* **WHAT TO DO**: The listing below is to be copied exactly, with pictures excluded.

[SOURCE MATERIAL Boundary: Start]

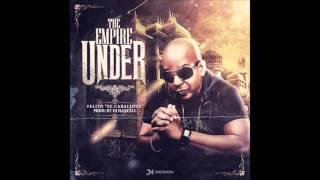 Felito El Caballote - The Empire Under - Prod By Dj Hancell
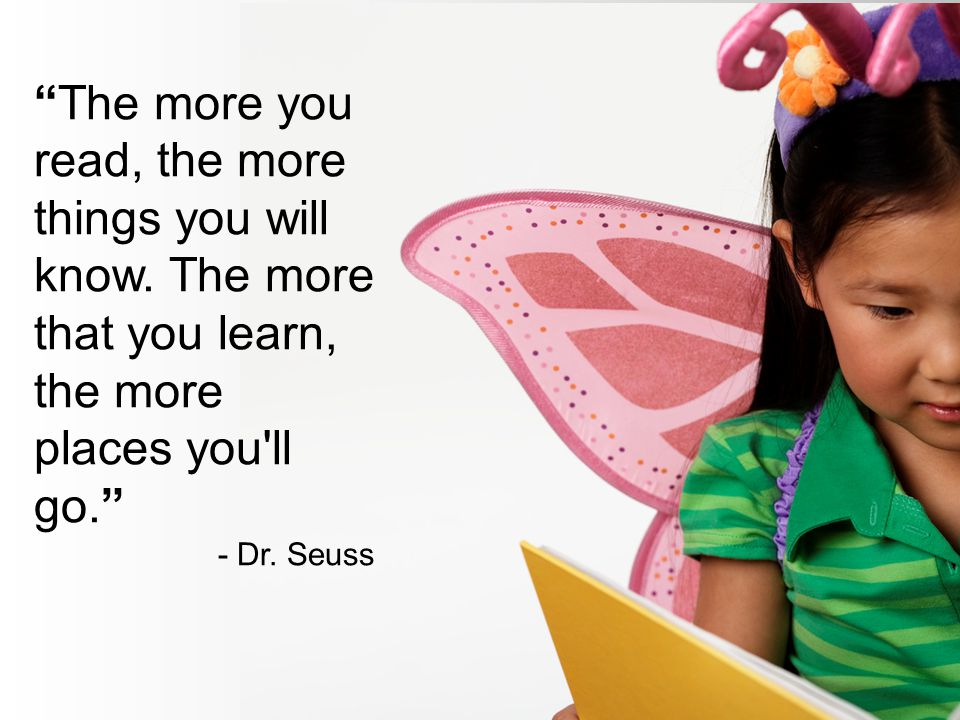 The more you read, the more things you will know. The more that you learn, the more places you'll go. - Dr. Seuss
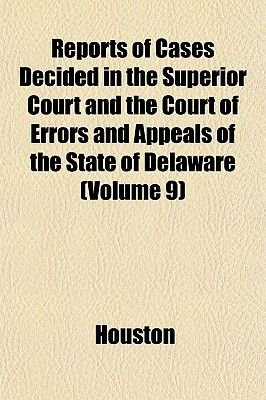 Reports of Cases Decided in the Superior Court and the Court of Errors and Appeals of the State of Delaware (Volume 9)...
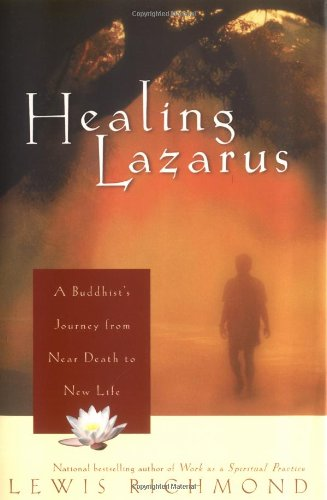 9780743422604: Healing Lazarus: A Buddhist's Journey from Near Death to New Life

[SOURCE MATERIAL Boundary: End]

* **RESULT OF THE TASK**:
 Felito El Caballote - The Empire Under - Prod By Dj Hancell
 The more you read, the more things you will know. The more that you learn, the more places you'll go. - Dr. Seuss
 Reports of Cases Decided in the Superior Court and the Court of Errors and Appeals of the State of Delaware (Volume 9)...
 9780743422604: Healing Lazarus: A Buddhist's Journey from Near Death to New Life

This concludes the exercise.